Segment Start: Exercise data

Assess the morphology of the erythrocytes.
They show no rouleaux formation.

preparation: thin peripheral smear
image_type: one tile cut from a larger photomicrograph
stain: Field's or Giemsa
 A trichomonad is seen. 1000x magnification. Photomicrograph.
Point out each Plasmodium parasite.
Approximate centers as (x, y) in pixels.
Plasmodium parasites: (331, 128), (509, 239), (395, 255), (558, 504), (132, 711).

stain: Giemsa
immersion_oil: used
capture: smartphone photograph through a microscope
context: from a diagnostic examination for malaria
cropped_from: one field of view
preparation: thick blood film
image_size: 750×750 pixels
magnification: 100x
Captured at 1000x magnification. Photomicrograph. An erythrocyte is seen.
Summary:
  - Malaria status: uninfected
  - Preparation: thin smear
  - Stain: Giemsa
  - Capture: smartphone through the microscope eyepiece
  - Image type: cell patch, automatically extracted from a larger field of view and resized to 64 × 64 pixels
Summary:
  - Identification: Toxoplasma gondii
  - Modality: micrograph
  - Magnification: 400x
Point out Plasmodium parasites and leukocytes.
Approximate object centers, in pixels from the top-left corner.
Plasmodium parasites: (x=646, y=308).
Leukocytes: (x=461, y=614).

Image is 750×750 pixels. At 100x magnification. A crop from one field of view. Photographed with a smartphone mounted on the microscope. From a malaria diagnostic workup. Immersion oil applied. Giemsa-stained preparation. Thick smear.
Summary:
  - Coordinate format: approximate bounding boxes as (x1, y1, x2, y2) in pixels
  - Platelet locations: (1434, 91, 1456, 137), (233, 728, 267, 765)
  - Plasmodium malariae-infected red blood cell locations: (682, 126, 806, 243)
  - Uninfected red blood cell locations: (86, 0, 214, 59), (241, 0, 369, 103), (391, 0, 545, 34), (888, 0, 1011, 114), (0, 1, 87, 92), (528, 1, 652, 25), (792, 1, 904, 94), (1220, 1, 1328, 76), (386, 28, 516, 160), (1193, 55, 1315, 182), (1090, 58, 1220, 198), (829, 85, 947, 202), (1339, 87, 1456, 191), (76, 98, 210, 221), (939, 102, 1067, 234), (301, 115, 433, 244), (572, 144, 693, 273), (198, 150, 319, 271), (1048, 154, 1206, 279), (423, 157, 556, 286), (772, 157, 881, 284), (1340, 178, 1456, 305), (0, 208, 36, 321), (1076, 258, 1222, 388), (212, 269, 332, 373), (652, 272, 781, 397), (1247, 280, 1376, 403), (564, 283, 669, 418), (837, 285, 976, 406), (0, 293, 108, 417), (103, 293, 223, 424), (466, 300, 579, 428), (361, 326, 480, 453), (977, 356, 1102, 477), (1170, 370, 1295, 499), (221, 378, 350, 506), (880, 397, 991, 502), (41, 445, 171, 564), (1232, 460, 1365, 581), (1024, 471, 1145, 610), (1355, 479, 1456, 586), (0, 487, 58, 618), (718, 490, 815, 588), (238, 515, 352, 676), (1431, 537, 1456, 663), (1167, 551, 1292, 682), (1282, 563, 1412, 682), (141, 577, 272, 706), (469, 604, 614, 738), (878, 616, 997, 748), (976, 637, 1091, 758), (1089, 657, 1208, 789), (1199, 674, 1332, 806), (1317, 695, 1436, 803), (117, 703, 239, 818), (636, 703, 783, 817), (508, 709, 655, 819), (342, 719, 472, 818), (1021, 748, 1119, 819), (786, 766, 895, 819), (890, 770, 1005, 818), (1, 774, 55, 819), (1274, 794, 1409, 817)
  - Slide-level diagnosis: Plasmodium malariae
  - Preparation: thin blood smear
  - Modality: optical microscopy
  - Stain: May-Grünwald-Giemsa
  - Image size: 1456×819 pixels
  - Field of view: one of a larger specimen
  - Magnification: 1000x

Segment End: Exercise data

▶ _Task instructions_:
Could all of the entries be retyped word for word?

▶ _Task output_:
Assess the morphology of the erythrocytes.
They show no rouleaux formation.

preparation: thin peripheral smear
image_type: one tile cut from a larger photomicrograph
stain: Field's or Giemsa
 A trichomonad is seen. 1000x magnification. Photomicrograph.
Point out each Plasmodium parasite.
Approximate centers as (x, y) in pixels.
Plasmodium parasites: (331, 128), (509, 239), (395, 255), (558, 504), (132, 711).

stain: Giemsa
immersion_oil: used
capture: smartphone photograph through a microscope
context: from a diagnostic examination for malaria
cropped_from: one field of view
preparation: thick blood film
image_size: 750×750 pixels
magnification: 100x
Captured at 1000x magnification. Photomicrograph. An erythrocyte is seen.
Summary:
  - Malaria status: uninfected
  - Preparation: thin smear
  - Stain: Giemsa
  - Capture: smartphone through the microscope eyepiece
  - Image type: cell patch, automatically extracted from a larger field of view and resized to 64 × 64 pixels
Summary:
  - Identification: Toxoplasma gondii
  - Modality: micrograph
  - Magnification: 400x
Point out Plasmodium parasites and leukocytes.
Approximate object centers, in pixels from the top-left corner.
Plasmodium parasites: (x=646, y=308).
Leukocytes: (x=461, y=614).

Image is 750×750 pixels. At 100x magnification. A crop from one field of view. Photographed with a smartphone mounted on the microscope. From a malaria diagnostic workup. Immersion oil applied. Giemsa-stained preparation. Thick smear.
Summary:
  - Coordinate format: approximate bounding boxes as (x1, y1, x2, y2) in pixels
  - Platelet locations: (1434, 91, 1456, 137), (233, 728, 267, 765)
  - Plasmodium malariae-infected red blood cell locations: (682, 126, 806, 243)
  - Uninfected red blood cell locations: (86, 0, 214, 59), (241, 0, 369, 103), (391, 0, 545, 34), (888, 0, 1011, 114), (0, 1, 87, 92), (528, 1, 652, 25), (792, 1, 904, 94), (1220, 1, 1328, 76), (386, 28, 516, 160), (1193, 55, 1315, 182), (1090, 58, 1220, 198), (829, 85, 947, 202), (1339, 87, 1456, 191), (76, 98, 210, 221), (939, 102, 1067, 234), (301, 115, 433, 244), (572, 144, 693, 273), (198, 150, 319, 271), (1048, 154, 1206, 279), (423, 157, 556, 286), (772, 157, 881, 284), (1340, 178, 1456, 305), (0, 208, 36, 321), (1076, 258, 1222, 388), (212, 269, 332, 373), (652, 272, 781, 397), (1247, 280, 1376, 403), (564, 283, 669, 418), (837, 285, 976, 406), (0, 293, 108, 417), (103, 293, 223, 424), (466, 300, 579, 428), (361, 326, 480, 453), (977, 356, 1102, 477), (1170, 370, 1295, 499), (221, 378, 350, 506), (880, 397, 991, 502), (41, 445, 171, 564), (1232, 460, 1365, 581), (1024, 471, 1145, 610), (1355, 479, 1456, 586), (0, 487, 58, 618), (718, 490, 815, 588), (238, 515, 352, 676), (1431, 537, 1456, 663), (1167, 551, 1292, 682), (1282, 563, 1412, 682), (141, 577, 272, 706), (469, 604, 614, 738), (878, 616, 997, 748), (976, 637, 1091, 758), (1089, 657, 1208, 789), (1199, 674, 1332, 806), (1317, 695, 1436, 803), (117, 703, 239, 818), (636, 703, 783, 817), (508, 709, 655, 819), (342, 719, 472, 818), (1021, 748, 1119, 819), (786, 766, 895, 819), (890, 770, 1005, 818), (1, 774, 55, 819), (1274, 794, 1409, 817)
  - Slide-level diagnosis: Plasmodium malariae
  - Preparation: thin blood smear
  - Modality: optical microscopy
  - Stain: May-Grünwald-Giemsa
  - Image size: 1456×819 pixels
  - Field of view: one of a larger specimen
  - Magnification: 1000x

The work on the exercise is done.